I have an array with dimensions
arr.size = (200, 600, 20).
I want to compute scipy.stats.kendalltau for each pairwise combination of the last two dimensions. For instance:
kendalltau(arr[:, 0, 0], arr[:, 1, 0]) kendalltau(arr[:, 0, 0], arr[:, 1, 1]) kendalltau(arr[:, 0, 0], arr[:, 1, 2]) ... kendalltau(arr[:, 0, 0], arr[:, 2, 0]) kendalltau(arr[:, 0, 0], arr[:, 2, 1]) kendalltau(arr[:, 0, 0], arr[:, 2, 2]) ... ... kendalltau(arr[:, 598, 20], arr[:, 599, 20])
so I cover all combinations of arr[:, i, xi] with arr[:, j, xj] with i < j and xi in [0,20) , xj in [0, 20) . This is (600 choose 2) * 400 separate calculations, but since each takes about 0.002 s on my machine, it should not take much longer than one day with the multiprocessing module.

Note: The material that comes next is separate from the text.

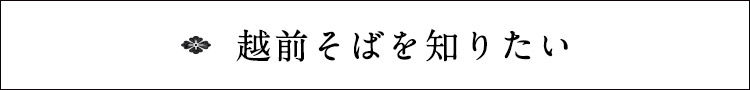 越前そばを知りたい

What is the best way to iterate over these columns (using i<j )? I suggest that I should avoid something like
for i in range(600): for j in range(i+1, 600): for xi in range(20): for xj in range(20):
What is the simplest way to do this?
Edit: I changed the name since Kendall Tau is not very important for the question. I understand that I could do something like
import itertools as it for i, j in it.combinations(xrange(600), 2): for xi, xj in product(xrange(20), xrange(20)):
but there should be a better, more vector way with numpy.